The result is not just higher costs, but also higher premiums for all Medicare beneficiaries.
Because Medicare’s monthly premiums are set at 25 percent of the overall costs of physician and hospital services, if the nation’s Medicare costs are soaring, as they are, the premiums for all seniors on Medicare rise as the higher costs are spread across the program. One estimate from House Democrats shows Medicare premiums are $90 a year higher because of Medicare Advantage.
But health industry studies show Medicare Advantage is popular, and in some cases may be providing better care.
A study released last week by America’s Health Insurance Plans, the leading industry lobby, which represents 1,300 insurance companies, said Medicare Advantage patients in Nevada had 23 percent fewer hospital stays and 33 percent lower readmission rates than those under traditional Medicare.
A 2008 report by the insurance industry pointed to the Medicare Advantage plans’ success in managing chronic health care problems, often using nurse coaches who dial up patients and remind them to take medications and keep doctors’ appointments and watch out for depression. The study noted one strategy at Health Plan of Nevada/Sierra Health & Life, where nurses made 370 calls in languages other than English to make sure patients understood their care.
But as AARP noted in congressional testimony in 2007, the increase in private plan options “has not come without a cost.” AARP advocated a neutral payment system and a gradual scaling back of the extra payments to Medicare Advantage.
But change can be challenging.
Democratic Rep. Shelley Berkley’s office has received many phone calls, e-mails and letters asking about the Medicare changes. The congresswoman explains to her constituents that the billions saved by scaling back Medicare Advantage will be pumped back into “making Medicare better for everybody,” her spokesman David Cherry said.
“To those seniors who come to her for answers, they hear from her a reassurance that she’s not going to let anybody take away Medicare.”
Democratic Rep. Dina Titus also supports the changes.
Often seniors sign up for Medicare Advantage because it allows them to keep using the same health insurance they had through their employer at the workplace after they retire.
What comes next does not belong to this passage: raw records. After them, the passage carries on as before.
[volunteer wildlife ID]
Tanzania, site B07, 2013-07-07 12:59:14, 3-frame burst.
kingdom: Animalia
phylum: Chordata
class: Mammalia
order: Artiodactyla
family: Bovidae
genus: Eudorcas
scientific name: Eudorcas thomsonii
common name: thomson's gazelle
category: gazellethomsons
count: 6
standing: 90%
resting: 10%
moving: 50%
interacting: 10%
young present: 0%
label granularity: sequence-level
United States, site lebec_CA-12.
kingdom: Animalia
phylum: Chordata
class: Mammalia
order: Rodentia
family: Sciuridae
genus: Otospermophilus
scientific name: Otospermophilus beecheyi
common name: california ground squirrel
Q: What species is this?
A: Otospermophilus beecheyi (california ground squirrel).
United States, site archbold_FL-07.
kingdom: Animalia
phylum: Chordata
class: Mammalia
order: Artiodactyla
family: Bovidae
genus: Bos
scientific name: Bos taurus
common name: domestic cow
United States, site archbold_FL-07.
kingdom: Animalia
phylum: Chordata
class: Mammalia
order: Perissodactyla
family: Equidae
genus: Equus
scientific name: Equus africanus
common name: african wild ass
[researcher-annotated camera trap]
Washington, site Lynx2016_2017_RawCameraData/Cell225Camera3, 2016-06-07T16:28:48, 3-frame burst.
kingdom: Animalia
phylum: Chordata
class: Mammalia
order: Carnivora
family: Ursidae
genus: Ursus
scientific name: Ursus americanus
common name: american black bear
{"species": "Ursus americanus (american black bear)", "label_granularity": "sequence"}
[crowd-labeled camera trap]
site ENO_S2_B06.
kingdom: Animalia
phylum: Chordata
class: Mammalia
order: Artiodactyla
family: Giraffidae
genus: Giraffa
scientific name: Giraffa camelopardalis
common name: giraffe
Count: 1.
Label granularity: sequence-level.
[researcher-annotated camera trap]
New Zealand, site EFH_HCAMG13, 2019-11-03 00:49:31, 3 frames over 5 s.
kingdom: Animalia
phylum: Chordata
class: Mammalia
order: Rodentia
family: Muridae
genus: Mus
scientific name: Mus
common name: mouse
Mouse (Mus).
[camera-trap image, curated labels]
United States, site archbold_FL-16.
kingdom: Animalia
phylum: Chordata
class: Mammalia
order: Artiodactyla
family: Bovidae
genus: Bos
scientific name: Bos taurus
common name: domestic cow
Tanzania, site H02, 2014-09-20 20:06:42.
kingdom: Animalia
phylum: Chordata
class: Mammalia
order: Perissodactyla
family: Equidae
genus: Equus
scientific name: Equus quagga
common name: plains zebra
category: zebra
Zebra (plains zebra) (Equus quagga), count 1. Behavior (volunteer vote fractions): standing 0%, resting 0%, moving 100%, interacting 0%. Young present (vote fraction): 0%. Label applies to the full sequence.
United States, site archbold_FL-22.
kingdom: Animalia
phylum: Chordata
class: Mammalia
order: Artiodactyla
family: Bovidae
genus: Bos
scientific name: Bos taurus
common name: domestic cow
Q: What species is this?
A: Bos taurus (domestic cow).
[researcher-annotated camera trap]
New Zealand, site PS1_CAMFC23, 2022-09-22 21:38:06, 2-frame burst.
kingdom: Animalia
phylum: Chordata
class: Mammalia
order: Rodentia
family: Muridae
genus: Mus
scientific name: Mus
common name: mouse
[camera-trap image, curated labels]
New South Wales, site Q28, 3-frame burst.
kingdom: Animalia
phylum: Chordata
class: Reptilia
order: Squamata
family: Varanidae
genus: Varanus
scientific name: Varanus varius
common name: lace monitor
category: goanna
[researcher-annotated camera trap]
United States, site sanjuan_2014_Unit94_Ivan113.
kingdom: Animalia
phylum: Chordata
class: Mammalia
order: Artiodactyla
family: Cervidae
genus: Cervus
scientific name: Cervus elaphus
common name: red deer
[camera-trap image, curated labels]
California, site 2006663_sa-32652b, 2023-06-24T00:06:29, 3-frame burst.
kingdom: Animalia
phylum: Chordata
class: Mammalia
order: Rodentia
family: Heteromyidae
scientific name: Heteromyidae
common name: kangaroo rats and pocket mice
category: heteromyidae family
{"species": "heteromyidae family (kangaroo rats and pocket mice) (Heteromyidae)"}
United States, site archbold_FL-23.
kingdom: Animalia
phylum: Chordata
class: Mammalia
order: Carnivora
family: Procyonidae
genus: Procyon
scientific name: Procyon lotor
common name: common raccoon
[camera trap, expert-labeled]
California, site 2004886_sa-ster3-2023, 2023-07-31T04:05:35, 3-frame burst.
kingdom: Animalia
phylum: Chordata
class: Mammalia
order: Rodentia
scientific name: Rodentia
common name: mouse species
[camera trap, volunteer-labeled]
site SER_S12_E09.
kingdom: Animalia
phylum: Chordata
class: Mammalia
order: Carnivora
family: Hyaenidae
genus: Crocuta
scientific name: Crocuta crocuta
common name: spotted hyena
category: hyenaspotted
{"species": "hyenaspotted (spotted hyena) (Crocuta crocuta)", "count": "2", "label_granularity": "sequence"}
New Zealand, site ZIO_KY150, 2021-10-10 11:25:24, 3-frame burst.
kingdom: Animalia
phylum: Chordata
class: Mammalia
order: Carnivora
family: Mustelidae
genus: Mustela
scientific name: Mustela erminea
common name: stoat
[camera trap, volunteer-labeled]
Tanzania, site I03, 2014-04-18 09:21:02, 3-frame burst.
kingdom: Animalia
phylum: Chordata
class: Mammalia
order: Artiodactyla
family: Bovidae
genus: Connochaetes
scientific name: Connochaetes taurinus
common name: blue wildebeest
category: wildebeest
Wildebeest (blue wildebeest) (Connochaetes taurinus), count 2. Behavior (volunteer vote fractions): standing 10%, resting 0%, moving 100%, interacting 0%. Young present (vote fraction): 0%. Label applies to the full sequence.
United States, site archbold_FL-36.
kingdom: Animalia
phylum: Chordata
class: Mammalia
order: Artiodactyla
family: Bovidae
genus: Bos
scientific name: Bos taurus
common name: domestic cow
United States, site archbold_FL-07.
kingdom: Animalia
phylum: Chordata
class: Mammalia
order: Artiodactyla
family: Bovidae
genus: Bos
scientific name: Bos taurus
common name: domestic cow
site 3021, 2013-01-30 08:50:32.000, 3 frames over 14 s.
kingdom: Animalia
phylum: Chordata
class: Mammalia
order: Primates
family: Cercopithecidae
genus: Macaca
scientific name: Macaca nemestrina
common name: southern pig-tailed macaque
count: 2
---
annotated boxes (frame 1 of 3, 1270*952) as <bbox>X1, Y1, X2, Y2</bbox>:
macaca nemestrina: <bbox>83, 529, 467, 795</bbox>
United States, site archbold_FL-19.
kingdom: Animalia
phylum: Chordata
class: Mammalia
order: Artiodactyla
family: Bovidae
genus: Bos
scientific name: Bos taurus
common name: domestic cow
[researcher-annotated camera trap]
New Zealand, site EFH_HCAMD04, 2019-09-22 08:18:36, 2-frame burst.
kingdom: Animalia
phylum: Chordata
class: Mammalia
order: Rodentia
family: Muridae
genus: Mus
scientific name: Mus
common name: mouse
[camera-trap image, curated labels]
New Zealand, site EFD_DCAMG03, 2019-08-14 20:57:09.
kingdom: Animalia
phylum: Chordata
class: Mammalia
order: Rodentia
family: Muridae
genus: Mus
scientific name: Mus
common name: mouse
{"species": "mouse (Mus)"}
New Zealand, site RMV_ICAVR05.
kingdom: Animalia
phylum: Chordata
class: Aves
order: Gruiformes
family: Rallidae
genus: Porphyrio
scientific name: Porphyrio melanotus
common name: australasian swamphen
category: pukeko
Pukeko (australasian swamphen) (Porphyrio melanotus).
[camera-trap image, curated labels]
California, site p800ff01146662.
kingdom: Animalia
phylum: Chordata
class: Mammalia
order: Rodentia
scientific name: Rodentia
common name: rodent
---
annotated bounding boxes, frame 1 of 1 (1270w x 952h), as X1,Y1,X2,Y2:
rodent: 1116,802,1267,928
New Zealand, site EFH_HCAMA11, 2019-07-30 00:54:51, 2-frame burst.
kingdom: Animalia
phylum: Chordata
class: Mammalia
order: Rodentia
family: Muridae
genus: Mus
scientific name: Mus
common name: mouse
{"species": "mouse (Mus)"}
President Barack Obama has often said that if you like your insurance plan, you can keep it. More recently, in this month’s joint address to Congress, he altered it slightly: “Nothing in this plan will require you or your employer to change the coverage or the doctor you have.”
But change may come to Medicare Advantage under the congressional proposal. If the insurance companies determine they need the extra payments to make their Medicare Advantage plans pencil out and decide to drop plans, seniors may have to find new forms of insurance. That may be other companies’ Medicare Advantage plans or traditional Medicare.
It could be better, it could be worse. Change is dicey that way.
But one thing is certain: The playing field for all seniors would be more equitable. And the Medicare trust fund would be a little further from bankruptcy.